(Records from a data collection)
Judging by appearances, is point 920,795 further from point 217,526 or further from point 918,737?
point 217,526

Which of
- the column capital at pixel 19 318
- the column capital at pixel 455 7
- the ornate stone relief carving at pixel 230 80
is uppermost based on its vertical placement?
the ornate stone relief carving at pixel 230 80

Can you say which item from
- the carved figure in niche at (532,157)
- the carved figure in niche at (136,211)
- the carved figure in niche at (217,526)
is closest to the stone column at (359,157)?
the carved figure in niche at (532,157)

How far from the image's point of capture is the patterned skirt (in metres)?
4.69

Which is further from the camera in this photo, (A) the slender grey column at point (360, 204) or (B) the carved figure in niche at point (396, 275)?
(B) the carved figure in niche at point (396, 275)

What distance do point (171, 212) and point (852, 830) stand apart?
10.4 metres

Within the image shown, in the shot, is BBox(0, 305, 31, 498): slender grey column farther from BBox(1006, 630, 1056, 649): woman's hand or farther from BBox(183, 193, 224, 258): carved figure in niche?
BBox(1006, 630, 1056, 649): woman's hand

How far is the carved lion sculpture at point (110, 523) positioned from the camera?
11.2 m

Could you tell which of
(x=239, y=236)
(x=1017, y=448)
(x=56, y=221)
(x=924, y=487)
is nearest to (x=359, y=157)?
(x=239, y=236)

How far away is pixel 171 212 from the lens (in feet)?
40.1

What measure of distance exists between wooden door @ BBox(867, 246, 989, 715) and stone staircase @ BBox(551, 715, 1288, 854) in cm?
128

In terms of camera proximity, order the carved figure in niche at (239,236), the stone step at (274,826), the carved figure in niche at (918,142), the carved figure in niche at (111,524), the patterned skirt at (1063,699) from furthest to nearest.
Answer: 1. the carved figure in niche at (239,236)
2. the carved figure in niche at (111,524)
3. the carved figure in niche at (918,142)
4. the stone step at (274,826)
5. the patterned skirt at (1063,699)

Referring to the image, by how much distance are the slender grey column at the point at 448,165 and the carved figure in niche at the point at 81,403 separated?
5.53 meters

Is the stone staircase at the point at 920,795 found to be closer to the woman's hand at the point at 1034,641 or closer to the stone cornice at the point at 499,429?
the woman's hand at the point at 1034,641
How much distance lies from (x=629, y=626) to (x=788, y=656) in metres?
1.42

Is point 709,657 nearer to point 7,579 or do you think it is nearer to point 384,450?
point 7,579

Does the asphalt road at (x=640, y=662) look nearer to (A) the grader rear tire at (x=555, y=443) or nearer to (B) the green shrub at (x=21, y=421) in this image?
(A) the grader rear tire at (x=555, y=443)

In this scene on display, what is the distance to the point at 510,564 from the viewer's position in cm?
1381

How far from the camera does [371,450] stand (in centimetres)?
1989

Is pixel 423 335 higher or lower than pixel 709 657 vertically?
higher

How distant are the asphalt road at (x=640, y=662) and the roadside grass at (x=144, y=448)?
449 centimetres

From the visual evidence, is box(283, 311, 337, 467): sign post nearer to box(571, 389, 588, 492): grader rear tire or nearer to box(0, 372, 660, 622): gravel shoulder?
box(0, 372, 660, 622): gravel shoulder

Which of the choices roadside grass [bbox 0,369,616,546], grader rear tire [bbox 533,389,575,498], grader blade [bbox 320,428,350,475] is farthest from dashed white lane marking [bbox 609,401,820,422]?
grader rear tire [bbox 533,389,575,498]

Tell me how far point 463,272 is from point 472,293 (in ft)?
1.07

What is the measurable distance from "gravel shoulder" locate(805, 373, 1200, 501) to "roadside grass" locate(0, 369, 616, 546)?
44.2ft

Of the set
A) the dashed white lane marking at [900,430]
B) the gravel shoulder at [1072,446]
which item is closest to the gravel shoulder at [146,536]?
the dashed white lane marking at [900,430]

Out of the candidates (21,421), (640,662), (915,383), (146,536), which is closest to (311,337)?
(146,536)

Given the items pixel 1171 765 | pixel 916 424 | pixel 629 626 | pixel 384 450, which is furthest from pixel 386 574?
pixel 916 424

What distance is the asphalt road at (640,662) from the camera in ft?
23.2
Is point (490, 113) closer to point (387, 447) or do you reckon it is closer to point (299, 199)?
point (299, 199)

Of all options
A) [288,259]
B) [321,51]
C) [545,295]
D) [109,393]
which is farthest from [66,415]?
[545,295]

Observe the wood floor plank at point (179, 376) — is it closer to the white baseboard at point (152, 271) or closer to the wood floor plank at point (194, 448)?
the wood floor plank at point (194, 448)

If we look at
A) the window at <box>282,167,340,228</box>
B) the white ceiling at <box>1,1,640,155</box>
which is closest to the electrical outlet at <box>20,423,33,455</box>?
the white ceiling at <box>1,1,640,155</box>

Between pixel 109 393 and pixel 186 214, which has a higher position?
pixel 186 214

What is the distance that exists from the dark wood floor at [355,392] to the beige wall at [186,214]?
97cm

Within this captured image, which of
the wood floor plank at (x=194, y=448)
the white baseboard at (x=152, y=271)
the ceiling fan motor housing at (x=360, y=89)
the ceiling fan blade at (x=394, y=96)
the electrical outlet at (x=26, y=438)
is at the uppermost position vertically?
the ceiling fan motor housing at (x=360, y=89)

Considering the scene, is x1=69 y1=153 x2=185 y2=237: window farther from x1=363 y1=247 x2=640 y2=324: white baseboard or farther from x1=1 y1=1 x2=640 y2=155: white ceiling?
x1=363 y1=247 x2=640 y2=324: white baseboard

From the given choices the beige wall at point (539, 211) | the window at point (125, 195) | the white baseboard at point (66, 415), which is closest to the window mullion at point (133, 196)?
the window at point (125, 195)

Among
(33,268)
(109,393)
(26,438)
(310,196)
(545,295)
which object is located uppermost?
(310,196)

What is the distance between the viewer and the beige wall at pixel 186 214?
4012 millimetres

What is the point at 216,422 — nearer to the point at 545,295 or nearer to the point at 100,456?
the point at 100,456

# [AIM OF THE EXERCISE]
From the line containing "Out of the candidates" to the last line of the material, please quote every line exactly and only those.

# [RESPONSE]
Out of the candidates (21,421), (640,662), (915,383), (146,536), which is closest to (311,337)?
(146,536)

Given the items pixel 1171 765 | pixel 916 424 | pixel 629 626 | pixel 384 450, which is furthest from pixel 386 574?
pixel 916 424

What distance is the asphalt road at (640,662) from the camera in ft?
23.2
Is point (490, 113) closer to point (387, 447) or do you reckon it is closer to point (299, 199)?
point (299, 199)

Of all options
A) [288,259]
B) [321,51]
C) [545,295]
D) [109,393]
which is farthest from [66,415]?
[545,295]

Observe the wood floor plank at point (179, 376) — is it closer to the white baseboard at point (152, 271) or closer to the wood floor plank at point (194, 448)?
the wood floor plank at point (194, 448)

If we look at
A) the window at <box>282,167,340,228</box>
B) the white ceiling at <box>1,1,640,155</box>
which is closest to the electrical outlet at <box>20,423,33,455</box>?
the white ceiling at <box>1,1,640,155</box>

Between pixel 109 393 and pixel 186 214, which has a higher position?
pixel 186 214

What is the distance that exists from the dark wood floor at [355,392] to the beige wall at [186,214]?
97cm

Within this captured image, which of
the wood floor plank at (x=194, y=448)
the white baseboard at (x=152, y=271)
the ceiling fan motor housing at (x=360, y=89)
the ceiling fan blade at (x=394, y=96)
the electrical outlet at (x=26, y=438)
is at the uppermost position vertically?
the ceiling fan motor housing at (x=360, y=89)

Considering the scene, is x1=69 y1=153 x2=185 y2=237: window farther from x1=363 y1=247 x2=640 y2=324: white baseboard or farther from x1=1 y1=1 x2=640 y2=155: white ceiling?
x1=363 y1=247 x2=640 y2=324: white baseboard

From the given choices the beige wall at point (539, 211) | the window at point (125, 195) | the white baseboard at point (66, 415), which is closest to the window mullion at point (133, 196)?
the window at point (125, 195)

Among
(33,268)
(109,393)
(26,438)
(310,196)
(545,295)
which object is located uppermost?
(310,196)

What is the distance between the viewer and the beige wall at pixel 186 214?
4012 millimetres

What is the point at 216,422 — nearer to the point at 545,295 or nearer to the point at 100,456?
the point at 100,456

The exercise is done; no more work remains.